Michonne admittedly doesn’t “give a sh-t about the Whisperers or where they stand.” And Aaron, who has sworn off being the good Samaritan, adds he’s “not just talking about the Whisperers.”
“I think in this storyline they are very much the good guys,” Marquand told TV Insider. “We were just talking about Shane, and a lot of the things Shane was doing in Seasons 1 and 2, Rick was very much against. ‘We can’t do that, we’ll lose our humanity.’ And I would argue that Rick did way worse from like Season 4 on, lot of bad things.”
Even when our heroes were the villains of someone else’s story — their clandestine slaughter of sleeping Saviors in Season 6, for example — the group never lost sight of their humanity.

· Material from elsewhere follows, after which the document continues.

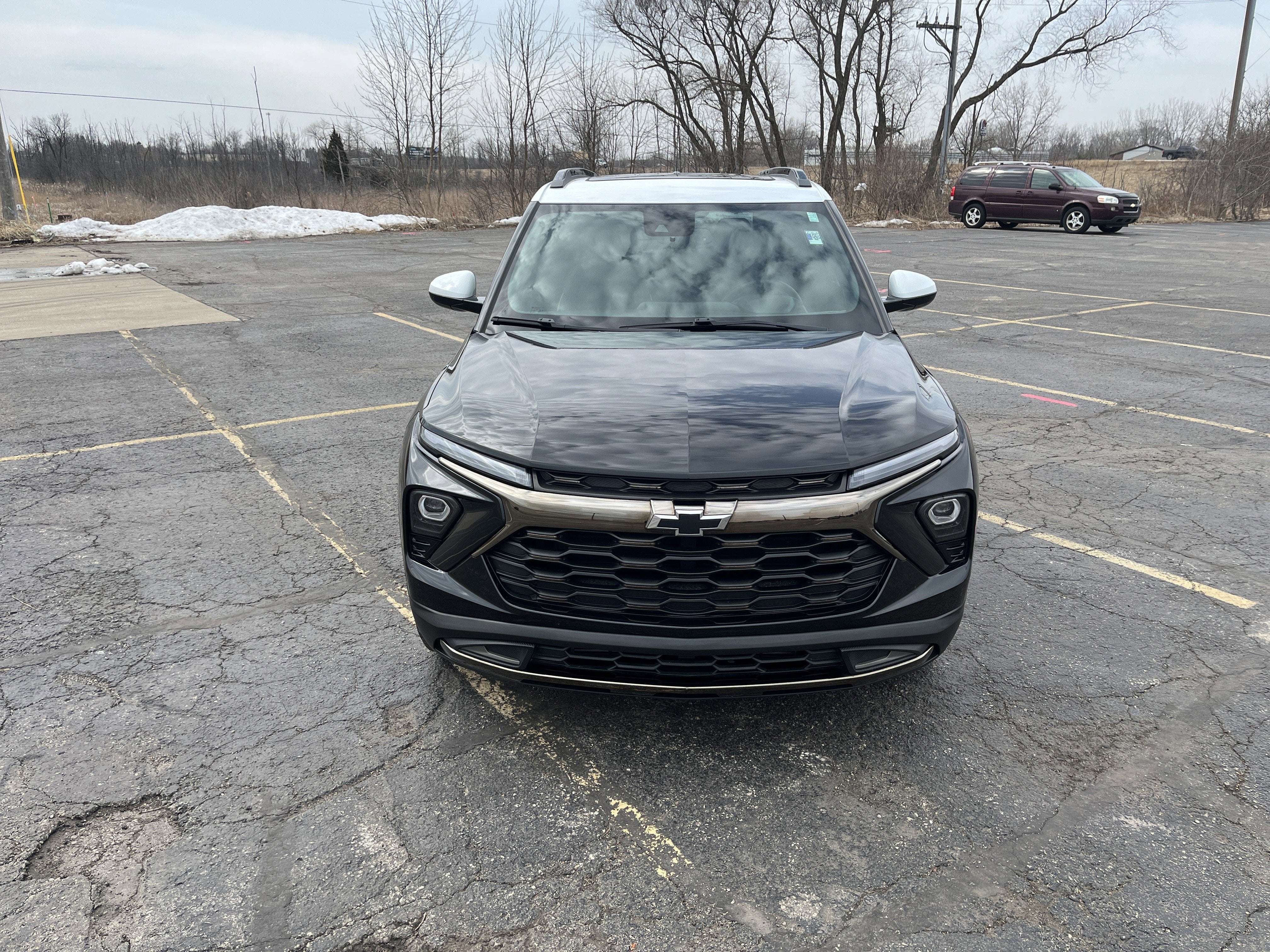 2024 Chevrolet Trailblazer ACTIV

“I think there’s a lot of validity to that thought process of, ‘Are you the villain of someone’s story? Maybe, fine.’ But I think in this instance, the Whisperers are just blood-thirsty psychos,” Marquand added. “There’s no goodness to them. So I think in this storyline, I don’t agree with Aaron’s questioning. I think that they are very much the good guys and the Whisperers are the bad guys, if they want to boil it down to such a black-and-white narrative.”
Co-star Josh McDermitt, who plays Eugene, added there’s no justification for the Whisperers’ barbaric way of life.

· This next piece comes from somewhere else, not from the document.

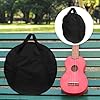 Vaguelly Wear Resistant Cymbal Storage Bag 20 Inch Durable Oxford Instrument Carrying Pouch with Handheld Tote Design for Secure Musical Instrument Protection #4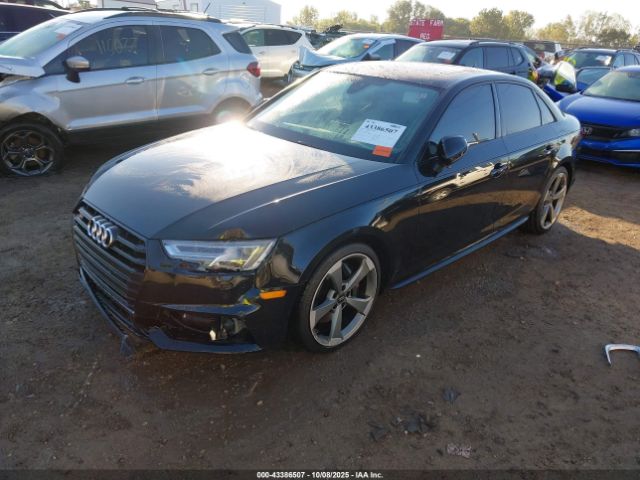 2018 AUDI S4 WAUC4AF48JA200991 Photo 1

“We don’t know much about the Whisperers, we don’t know what’s making them tick, or at least our heroes don’t know. So it’s right for [Aaron] to question and say, ‘Are we the bad guys?’” McDermitt said. “If you really step back and think about it, these are people that are skinning walkers, wearing their skin, walking around killing people. I don’t know how you justify that. I think so much of our world lives in a grey area, that’s definitely not in a grey. I think he’s right to question it, but I agree with your assessment of it.”